They can beat an annuity by just keeping those savings where they are and drawing what they need. Only discipline would be to not overdraw. Older people close to us have done just that and in fact hardly spent their meager savings as they aged. Things like OAS and GIS were almost enough for them. When you are 90, there is not much to spend money on!


----------



## latebuyer (Nov 15, 2015)

Assuris is the one that guarantees the annuity, you are right it is up to $2000

http://www.assuris.ca/

I agree with James about the psychological benefits. I am looking forward to my pension for that reason. Many people don't want an annuity as they want to leave money for their kids but the way i view it with my pension providing a stable income i can be more aggressive with the rest of my investments.


----------



## james4beach (Nov 15, 2012)

agent99 said:


> The people that might consider an annuity don't likely have a portfolio of bonds and stocks. They more likely have their money is savings accounts or GICs. Probably at a bank or credit union.
> 
> They can beat an annuity by just keeping those savings where they are and drawing what they need. Only discipline would be to not overdraw.


Wow, I'm surprised. For a given amount of money, does just keeping it in GICs while drawing your "regular payment" really get _that_ close to an annuity?


----------



## latebuyer (Nov 15, 2015)

Wouldn't it depend on interest rates? In a falling rate environment you'd probably be better with the annuity if you bought it at its peak. It seems like interest rates are going up but i'm not sure.


----------



## like_to_retire (Oct 9, 2016)

latebuyer said:


> .......... the way i view it with my pension providing a stable income i can be more aggressive with the rest of my investments.


Alternatively, you could also view it as an option to take less risk. Many have to take extra risk and reach for yield to supply their income requirements. A pension alleviates that need.



james4beach said:


> Wow, I'm surprised. For a given amount of money, does just keeping it in GICs while drawing your "regular payment" really get that close to an annuity?


I'm skeptical.

ltr


----------



## OnlyMyOpinion (Sep 1, 2013)

If the 'sweet spot' for buying an annuity is ~age 70, you've already gone some distance through retirement, particularly if you retired before 65. 
You're likely to need another 15-30yrs of income. You should have a better understanding of what your go-forward non-discretionary costs will be and whether your income sources will be sufficient. And you should have a good understanding whether you have the discipline to stick with a FP (or a POA ready in lieu of).

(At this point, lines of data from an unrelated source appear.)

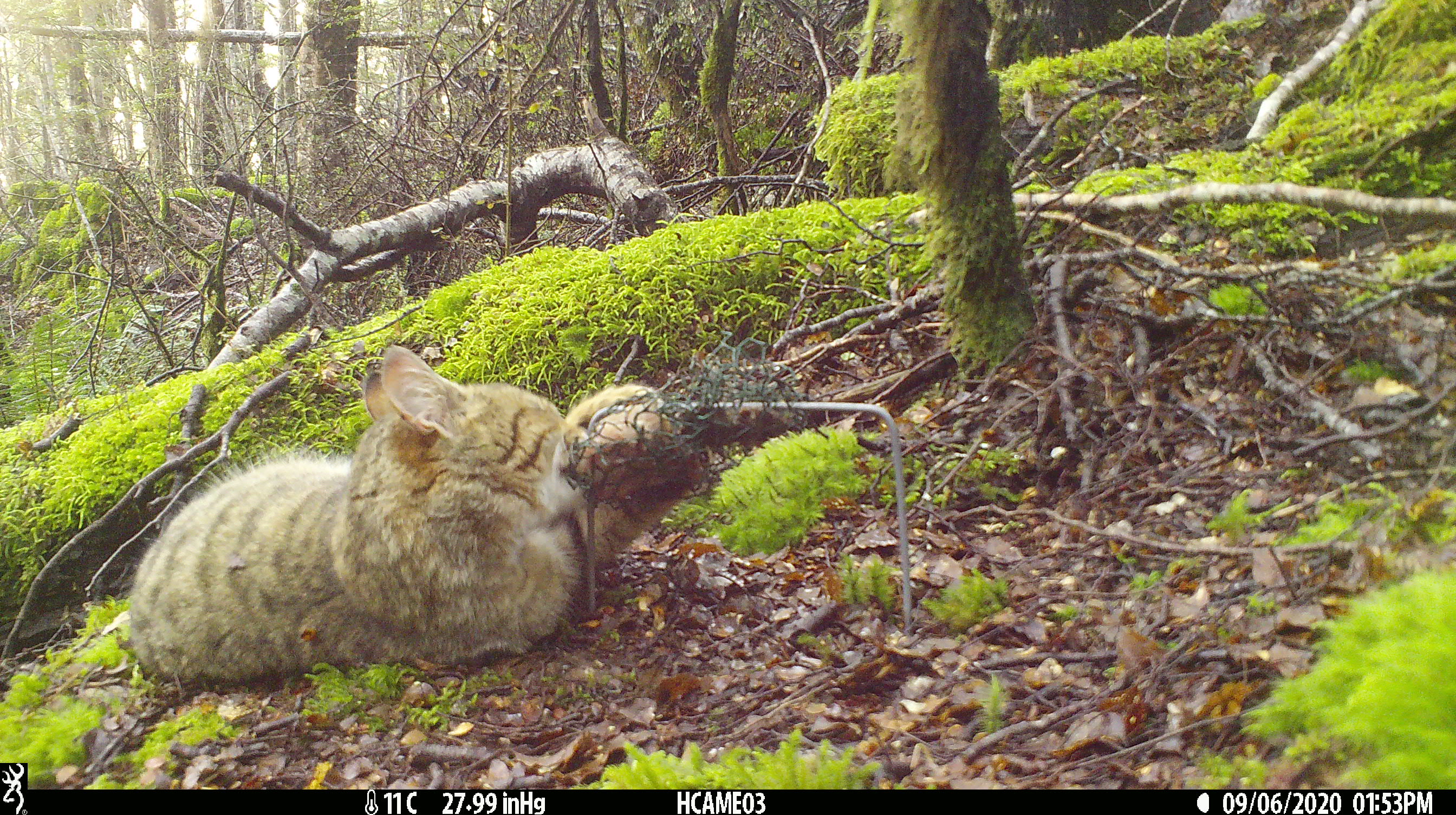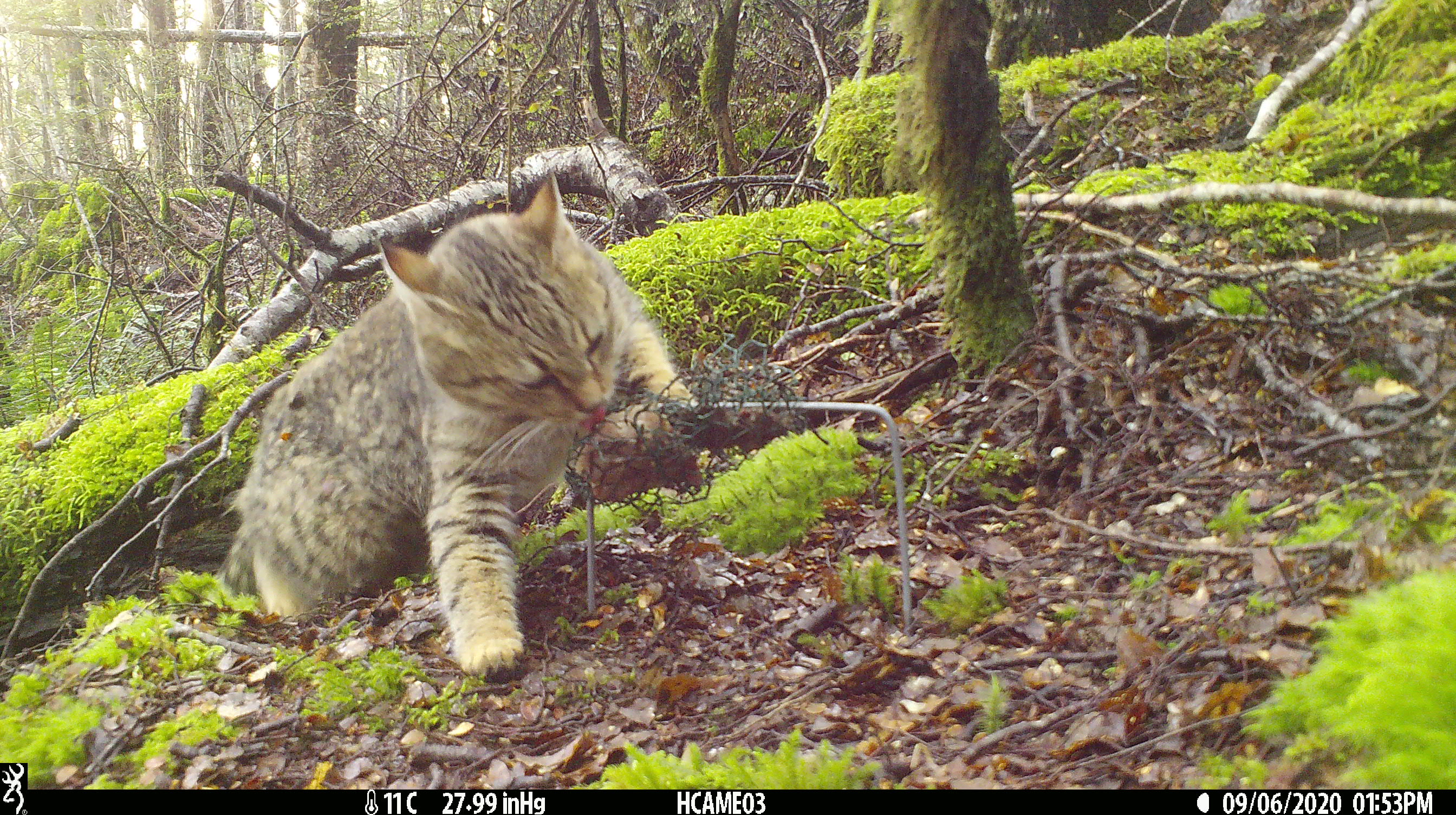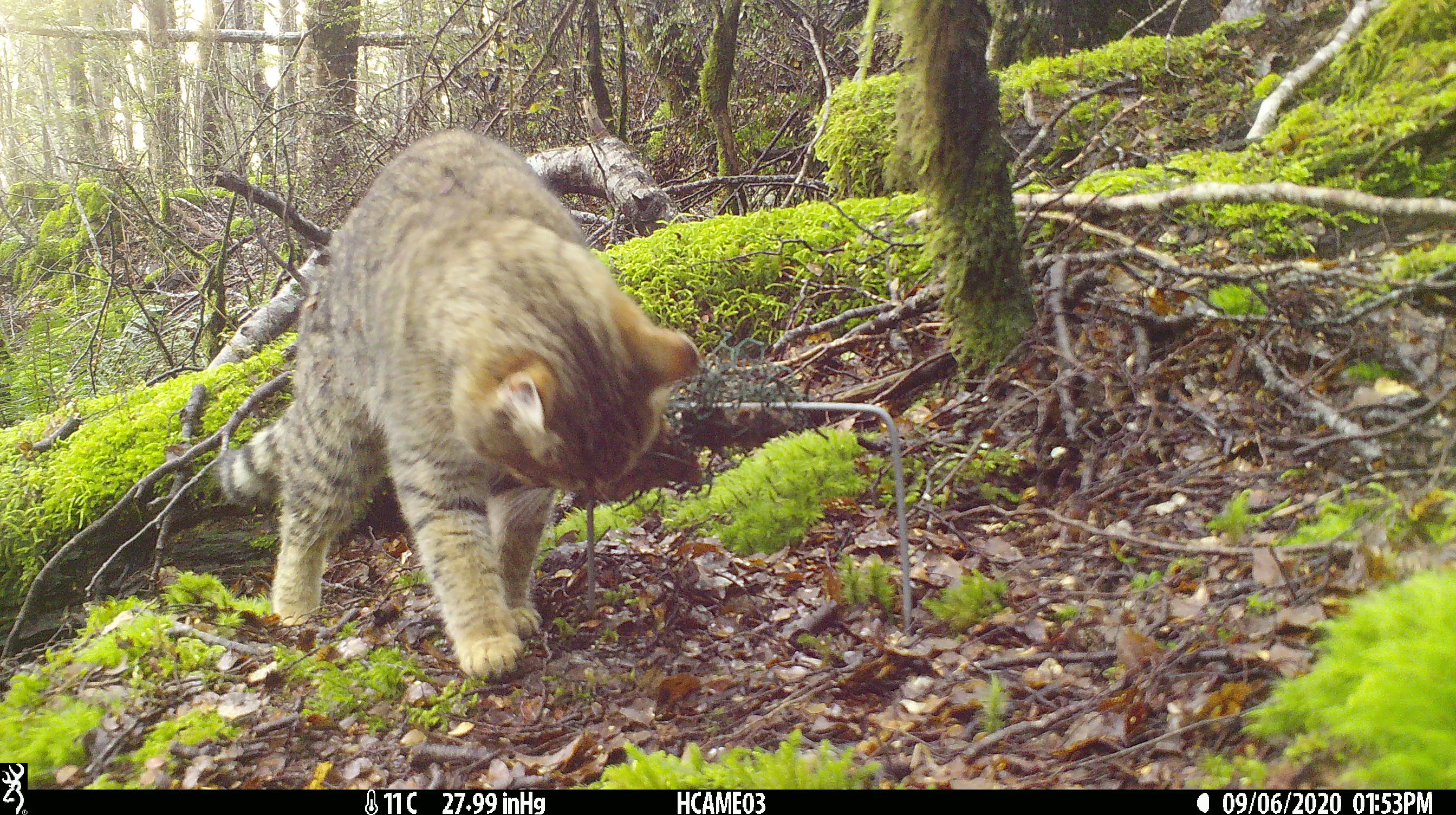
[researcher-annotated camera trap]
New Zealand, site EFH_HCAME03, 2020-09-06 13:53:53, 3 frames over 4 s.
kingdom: Animalia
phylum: Chordata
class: Mammalia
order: Carnivora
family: Felidae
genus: Felis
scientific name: Felis catus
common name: domestic cat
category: cat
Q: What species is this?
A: Cat (domestic cat) (Felis catus).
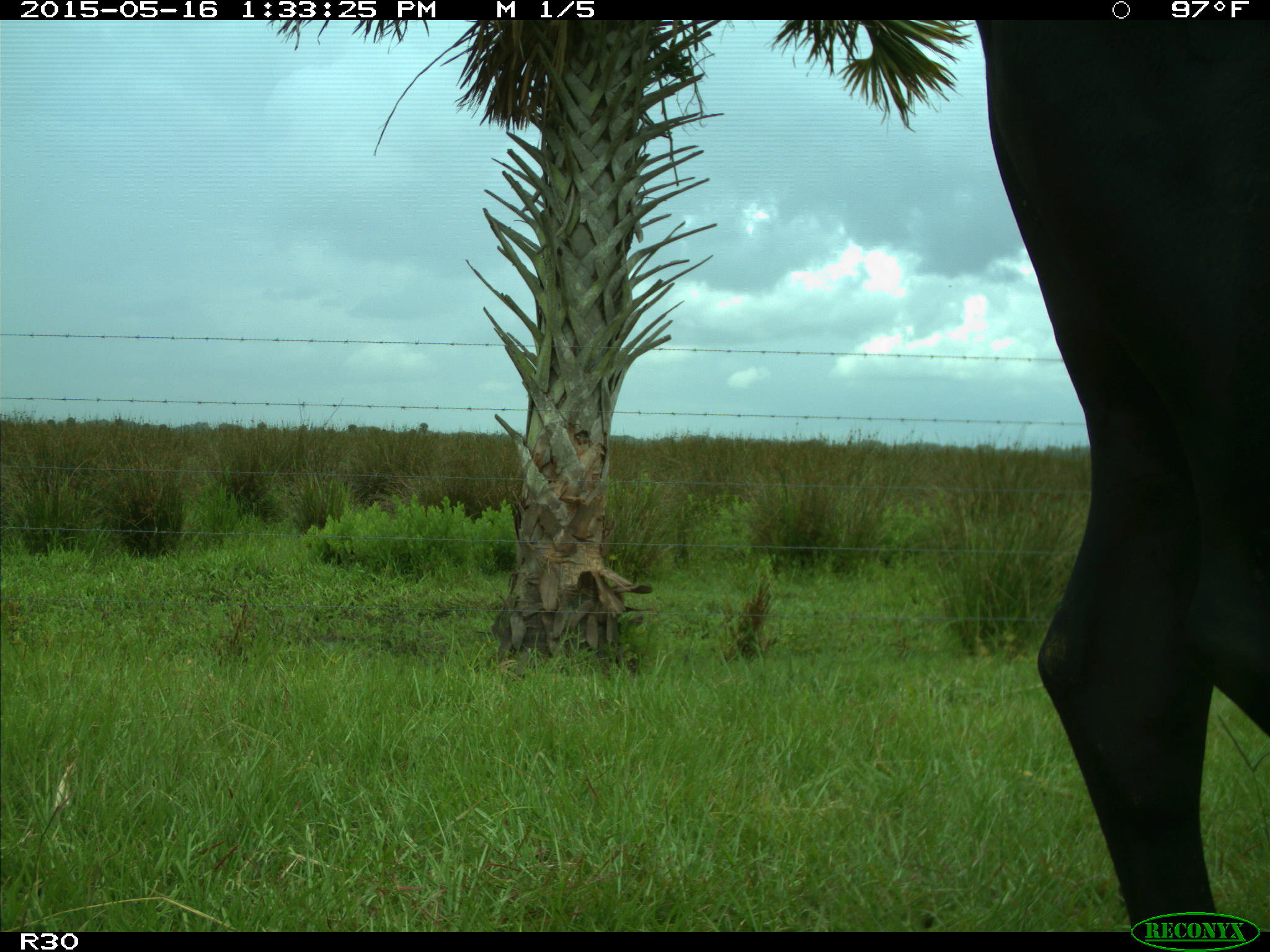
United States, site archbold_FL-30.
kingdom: Animalia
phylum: Chordata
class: Mammalia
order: Artiodactyla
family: Bovidae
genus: Bos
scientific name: Bos taurus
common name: domestic cow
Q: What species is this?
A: Bos taurus (domestic cow).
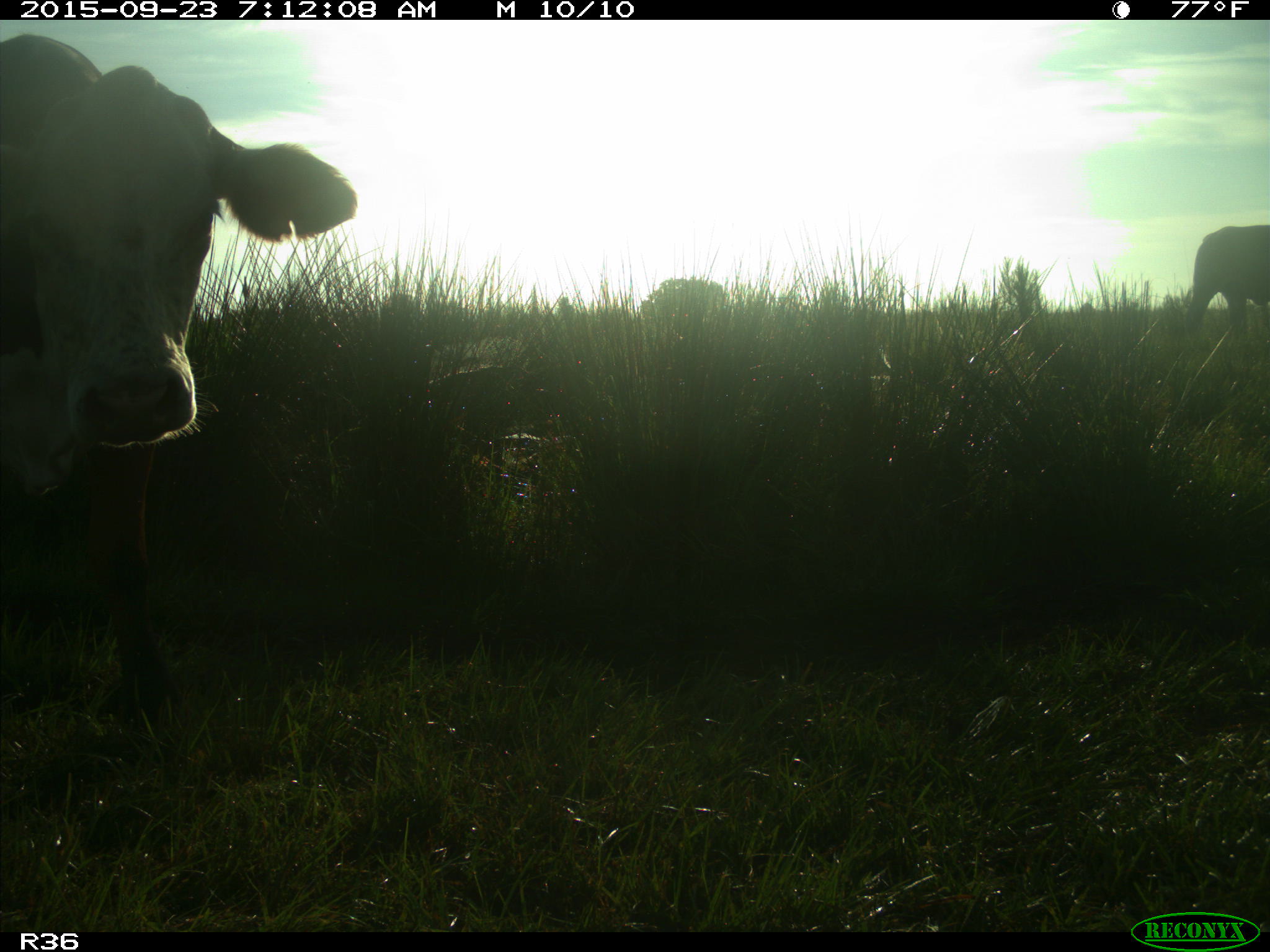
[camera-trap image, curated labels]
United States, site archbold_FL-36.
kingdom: Animalia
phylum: Chordata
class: Mammalia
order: Artiodactyla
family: Bovidae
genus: Bos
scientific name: Bos taurus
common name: domestic cow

Like many, you will have to get your RRSP (soon to be a RRIF) in a position to begin prescribed VPW withdrawls. So you'll need to manage that anyway (or have it simplified to some form of 'auto-pilot') and I don't see an annuity completely eliminating that need. You still need to decide at 70 whether your assets/income are sufficient to cover longevity risk or whether an annuity would be prudent. But I don't think an annuity should be taken solely on the basis of simplifying things. 

The link I provided earlier shows that a 70 yr old couple (joint annuity) could get from $436 to $483/mo (up to $5796/yr) from a $100k annuity. 
So you need to decide whether you can keep your $100k, draw it down at $5796/yr and have it last for X years. 
My back-of-the-envelope indicates that you'd need to earn 2% each year on your depleting $100k to have it last until age 89, earn 3% to have it last until age 92, 4% to last until age 96, and 5% to last until age 98. 
Of course if you have more than $100k available to pull the $5796 from, then ror requirements will decrease.


----------



## fireseeker (Jul 24, 2017)

I'm skeptical, too.
Current five-year GICs top out at roughly 3.5%. An annuity at age 65 is currently paying out at about 6%. 
https://www.cannex.com/index.php/services/canada/annuity-products/income-annuities/

Staying in 3.5% GICs and drawing 6% a year will deplete the portfolio in roughly 20 years. 
Living past 85 could be a problem ...

Adding to James's list of annuity attributes, I'd add one more: As we age we become less adroit at managing our assets. An annuity takes care of that.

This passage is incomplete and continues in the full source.